According to the reviewer’s comment, we have changed the diagnosis name from chronic Periodontitis to Stage â…¢, Grade B periodontitis, and used diseased sites instead of CP sites. We have revised reference No. 14 and added new reference No.15.

 

Material and Methods: Its nowhere mentioned what kind of initial therapy was performed. Was scaling and root planing done for CP sites and prophylaxis for HC sites etc. please elaborate on this.

(Response)

Thank you very much for your comment. We have done the initial periodontal therapy including oral hygiene instruction, scaling and root planing, and professional mechanical tooth cleaning. We have added the description “and then received initial periodontal therapy including oral hygiene instruction, scaling and root planning, and professional mechanical tooth cleaning.” in page 2, lines 12~14. GCF samples were taken from two periodontal PPD sites (shallow PPD of ≤3 mm named the HC sites and deep PPD of >6 mm named the diseased (CP) sites) for each patient.

 

Also mention in the study population how the HC sites were defined.
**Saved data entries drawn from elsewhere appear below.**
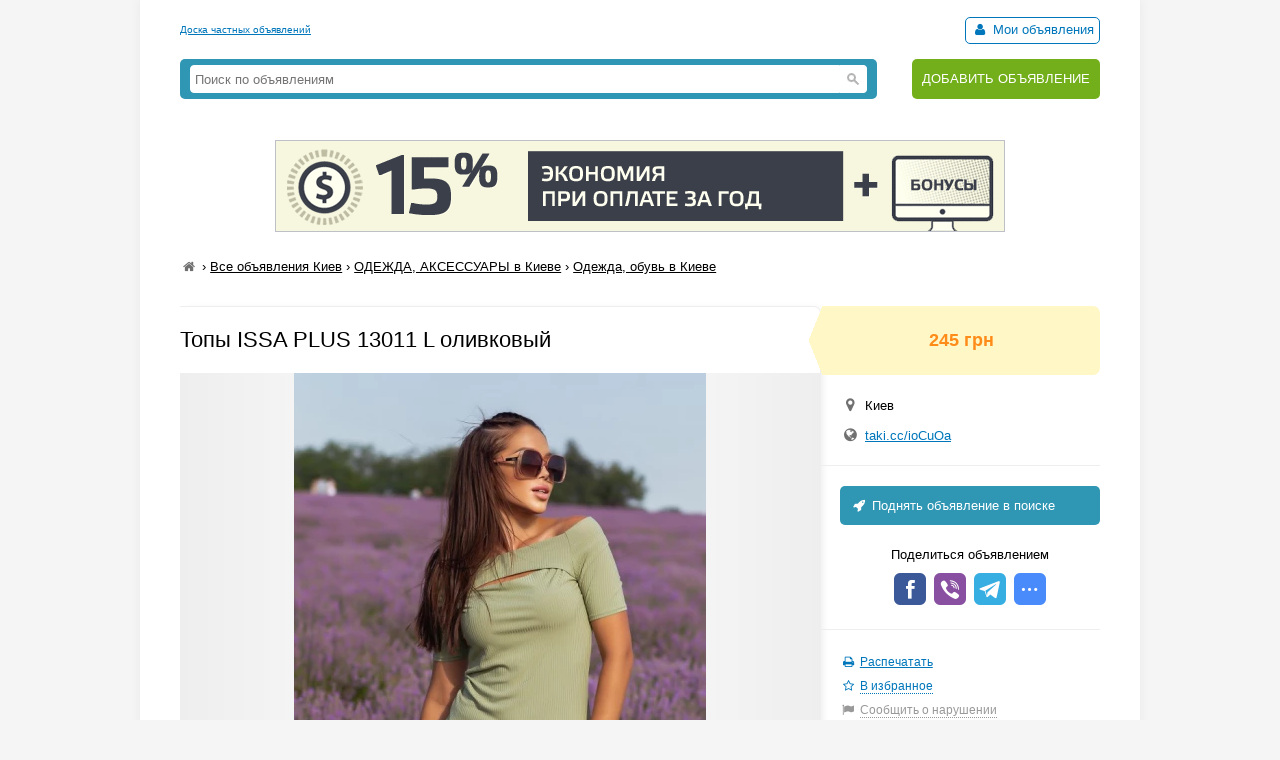

--- FILE ---
content_type: text/html; charset=UTF-8
request_url: https://myboard.com.ua/show_other/?id=289393&keywords=%D0%BE%D0%BB%D0%B8%D0%B2%D0%BA%D0%BE%D0%B2%D1%8B%D0%B9,%20plus,%20issa
body_size: 471
content:
<div class="strong tcontainer40">Смотрите также</div>		<div class="list_post show_other_list_post">
			<table width="100%">
				<tr>
					<td width="80"><a href="/platja-issa-plus-12889-3xl-olivkovyjj_i283392"><img src="/uploads/board/thumbs/28/283392_8031fb5ab3.webp" alt="" title="Платья ISSA PLUS 12889  3XL оливковый" /></a></td>
					<td>
						<div class="fsize3 title"><a href="/platja-issa-plus-12889-3xl-olivkovyjj_i283392" title="Платья ISSA PLUS 12889  3XL оливковый в Киеве ">Платья ISSA PLUS 12889  3XL оливковый</a></div>
						<div class="fsize1 fcolor4" style="margin: 2px 0">
							Киев&nbsp;&nbsp;&nbsp;<span class="strong" >908 грн</span>
						</div>
					</td>
				</tr>
			</table>
		</div>		<div class="list_post show_other_list_post">
			<table width="100%">
				<tr>
					<td width="80"><a href="/shorty-issa-plus-12792-s-olivkovyjj_i287233"><img src="/uploads/board/thumbs/28/287233_f5c1c33d9d.webp" alt="" title="Шорты ISSA PLUS 12792  S оливковый" /></a></td>
					<td>
						<div class="fsize3 title"><a href="/shorty-issa-plus-12792-s-olivkovyjj_i287233" title="Шорты ISSA PLUS 12792  S оливковый в Киеве ">Шорты ISSA PLUS 12792  S оливковый</a></div>
						<div class="fsize1 fcolor4" style="margin: 2px 0">
							Киев&nbsp;&nbsp;&nbsp;<span class="strong" >251 грн</span>
						</div>
					</td>
				</tr>
			</table>
		</div>		<div class="list_post show_other_list_post">
			<table width="100%">
				<tr>
					<td width="80"><a href="/shorty-issa-plus-12792-m-olivkovyjj_i287234"><img src="/uploads/board/thumbs/28/287234_f5c1c33d9d.webp" alt="" title="Шорты ISSA PLUS 12792  M оливковый" /></a></td>
					<td>
						<div class="fsize3 title"><a href="/shorty-issa-plus-12792-m-olivkovyjj_i287234" title="Шорты ISSA PLUS 12792  M оливковый в Киеве ">Шорты ISSA PLUS 12792  M оливковый</a></div>
						<div class="fsize1 fcolor4" style="margin: 2px 0">
							Киев&nbsp;&nbsp;&nbsp;<span class="strong" >251 грн</span>
						</div>
					</td>
				</tr>
			</table>
		</div>		<div class="list_post show_other_list_post">
			<table width="100%">
				<tr>
					<td width="80"><a href="/shorty-issa-plus-12792-xl-olivkovyjj_i287235"><img src="/uploads/board/thumbs/28/287235_f5c1c33d9d.webp" alt="" title="Шорты ISSA PLUS 12792  XL оливковый" /></a></td>
					<td>
						<div class="fsize3 title"><a href="/shorty-issa-plus-12792-xl-olivkovyjj_i287235" title="Шорты ISSA PLUS 12792  XL оливковый в Киеве ">Шорты ISSA PLUS 12792  XL оливковый</a></div>
						<div class="fsize1 fcolor4" style="margin: 2px 0">
							Киев&nbsp;&nbsp;&nbsp;<span class="strong" >251 грн</span>
						</div>
					</td>
				</tr>
			</table>
		</div>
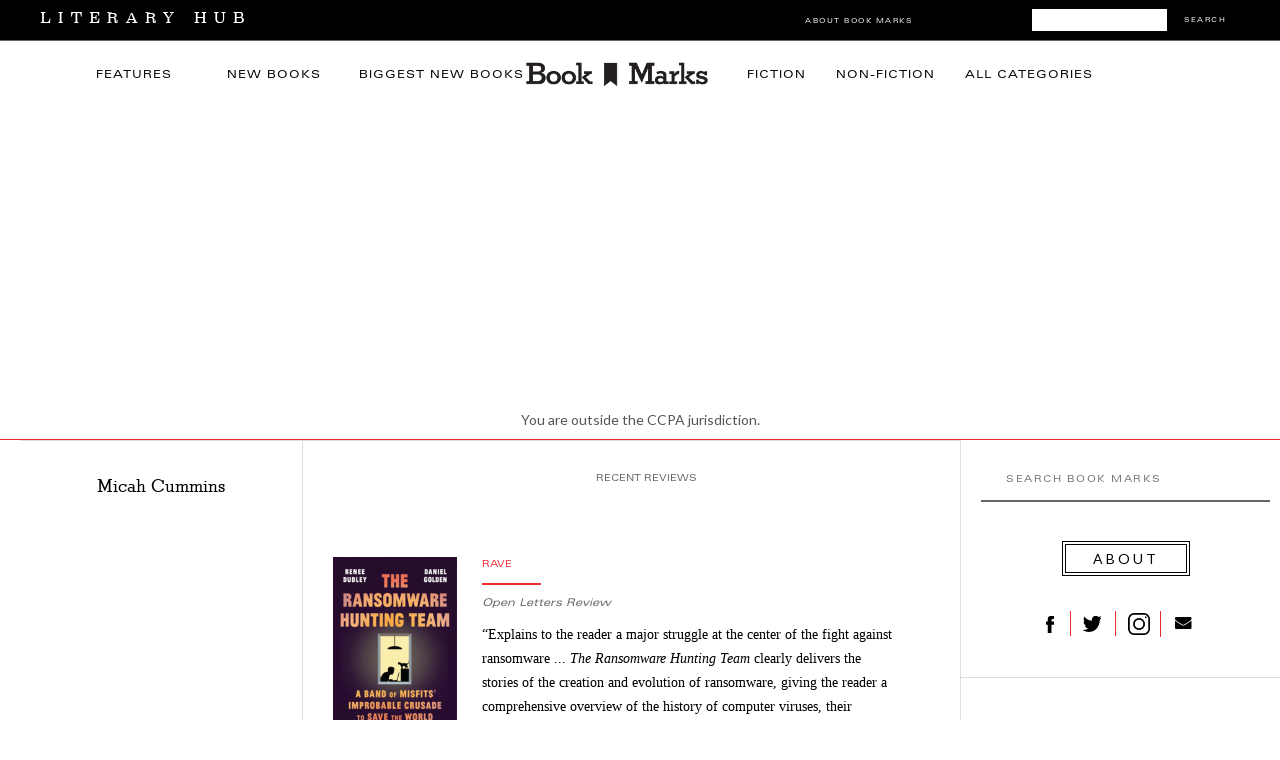

--- FILE ---
content_type: text/html; charset=utf-8
request_url: https://www.google.com/recaptcha/api2/aframe
body_size: 182
content:
<!DOCTYPE HTML><html><head><meta http-equiv="content-type" content="text/html; charset=UTF-8"></head><body><script nonce="y-iS5m0RuYYiuejN-jY3vg">/** Anti-fraud and anti-abuse applications only. See google.com/recaptcha */ try{var clients={'sodar':'https://pagead2.googlesyndication.com/pagead/sodar?'};window.addEventListener("message",function(a){try{if(a.source===window.parent){var b=JSON.parse(a.data);var c=clients[b['id']];if(c){var d=document.createElement('img');d.src=c+b['params']+'&rc='+(localStorage.getItem("rc::a")?sessionStorage.getItem("rc::b"):"");window.document.body.appendChild(d);sessionStorage.setItem("rc::e",parseInt(sessionStorage.getItem("rc::e")||0)+1);localStorage.setItem("rc::h",'1768550060672');}}}catch(b){}});window.parent.postMessage("_grecaptcha_ready", "*");}catch(b){}</script></body></html>

--- FILE ---
content_type: text/plain
request_url: https://rtb.openx.net/openrtbb/prebidjs
body_size: -84
content:
{"id":"a2241e87-9f36-4d29-ad4d-638b42401a4f","nbr":0}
Were there any smokers enrolled in the study.

(Response)

GCF samples were taken from two periodontal PPD sites (shallow PPD of ≤3 mm named the HC sites and deep PPD of >6 mm named the diseased (CP) sites) for each patient. There is no smoker in the patients.

 

Clinical Protocol: Was second visit data collection done on the same day as the periodontal therapy visit? Please elaborate on this.

(Response)

GCF samples for the second visit data were taken before the periodontal therapy on the same day. We have added the description in page 2, lines 43~44.

 

Results: How would you explain the HSP70 change in concentration over period of 3 months in the HC sites as shown in table 2?

(Response)

The concentration of HSP70 at HC sites did not change through the periodontal therapy (1st, 2nd and 3rd examinations) (Table 2). There is a description in page 3.

 

What are the limitations of this study if any, do mention those in the discussion.

(Response)

According to the reviewer’s comment, we have added the description of the limitations of this study in the discussion.